Southern Mindanao was their destination but it was unsafe for babies, and by now they also had a one-year-old son. Before they could move there they spent a year in Manila, where John recorded two weekly radio programs at Far East Broadcasting Company -- a study of the Gospel of John in Chinese and an English devotional program.
They spent 25 years in the Philippines. They began a pastoral training center with five students which has since educated hundreds of pastors. Today the Philippine Conference of the Free Methodist Church has 220 churches, over 20,000 members, and its own bishop.
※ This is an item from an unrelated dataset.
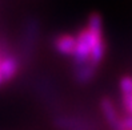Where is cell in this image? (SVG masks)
<instances>
[{"label":"cell","mask_w":132,"mask_h":130,"mask_svg":"<svg viewBox=\"0 0 132 130\" xmlns=\"http://www.w3.org/2000/svg\"><path fill=\"white\" fill-rule=\"evenodd\" d=\"M52 45L56 49V52L61 53L64 56H73L76 48V37L69 33H61L53 37Z\"/></svg>","instance_id":"8992f818"},{"label":"cell","mask_w":132,"mask_h":130,"mask_svg":"<svg viewBox=\"0 0 132 130\" xmlns=\"http://www.w3.org/2000/svg\"><path fill=\"white\" fill-rule=\"evenodd\" d=\"M76 48L73 53L72 65H83L91 61V33L87 27L76 33Z\"/></svg>","instance_id":"7a4b0ae2"},{"label":"cell","mask_w":132,"mask_h":130,"mask_svg":"<svg viewBox=\"0 0 132 130\" xmlns=\"http://www.w3.org/2000/svg\"><path fill=\"white\" fill-rule=\"evenodd\" d=\"M20 66H21V63H20L19 56H16L15 53L5 56L2 60V63H0V74L3 77V81L4 82L12 81L18 76Z\"/></svg>","instance_id":"3957f363"},{"label":"cell","mask_w":132,"mask_h":130,"mask_svg":"<svg viewBox=\"0 0 132 130\" xmlns=\"http://www.w3.org/2000/svg\"><path fill=\"white\" fill-rule=\"evenodd\" d=\"M100 108H102V113H103V116L107 121V124L110 125V127L112 130H121V127H120L121 117L119 116V113L116 110L111 98L103 97L102 100H100Z\"/></svg>","instance_id":"277c9868"},{"label":"cell","mask_w":132,"mask_h":130,"mask_svg":"<svg viewBox=\"0 0 132 130\" xmlns=\"http://www.w3.org/2000/svg\"><path fill=\"white\" fill-rule=\"evenodd\" d=\"M39 32H40V23L36 17H28L24 23L21 36V53H20V63H29L32 60L36 45L39 40Z\"/></svg>","instance_id":"6da1fadb"},{"label":"cell","mask_w":132,"mask_h":130,"mask_svg":"<svg viewBox=\"0 0 132 130\" xmlns=\"http://www.w3.org/2000/svg\"><path fill=\"white\" fill-rule=\"evenodd\" d=\"M3 82H4V81H3V77H2V74H0V85H2Z\"/></svg>","instance_id":"ba28073f"},{"label":"cell","mask_w":132,"mask_h":130,"mask_svg":"<svg viewBox=\"0 0 132 130\" xmlns=\"http://www.w3.org/2000/svg\"><path fill=\"white\" fill-rule=\"evenodd\" d=\"M120 92L121 97H129L132 96V76H124L120 80Z\"/></svg>","instance_id":"52a82bcc"},{"label":"cell","mask_w":132,"mask_h":130,"mask_svg":"<svg viewBox=\"0 0 132 130\" xmlns=\"http://www.w3.org/2000/svg\"><path fill=\"white\" fill-rule=\"evenodd\" d=\"M97 66L89 63H85L83 65H72V76L73 80L79 84V85H87L96 76Z\"/></svg>","instance_id":"5b68a950"}]
</instances>
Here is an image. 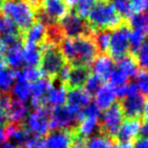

While John was supervising a large district, Ruby was privileged to plant and pastor two churches in that district.
More language training, in Cantonese this time, prepared them for five years of service in Hong Kong. They later served another five-year term in the Philippines and retired in 1983.
As for the gift of itchy feet, they gave their children a generous dose of compassion along with it. Jean, a registered nurse, was on her way to midwife school in Kentucky, preparing for overseas missions herself, when she lost her life in a car accident. Their sons have worked with ethnic populations to promote legal and social justice. And most of the Schlosser children and grandchildren have gone to the Philippines to see the people and places of their past.
One of John and Ruby's grandchildren is currently in Japan teaching English. Looks like the gift of itchy feet just keeps getting passed on.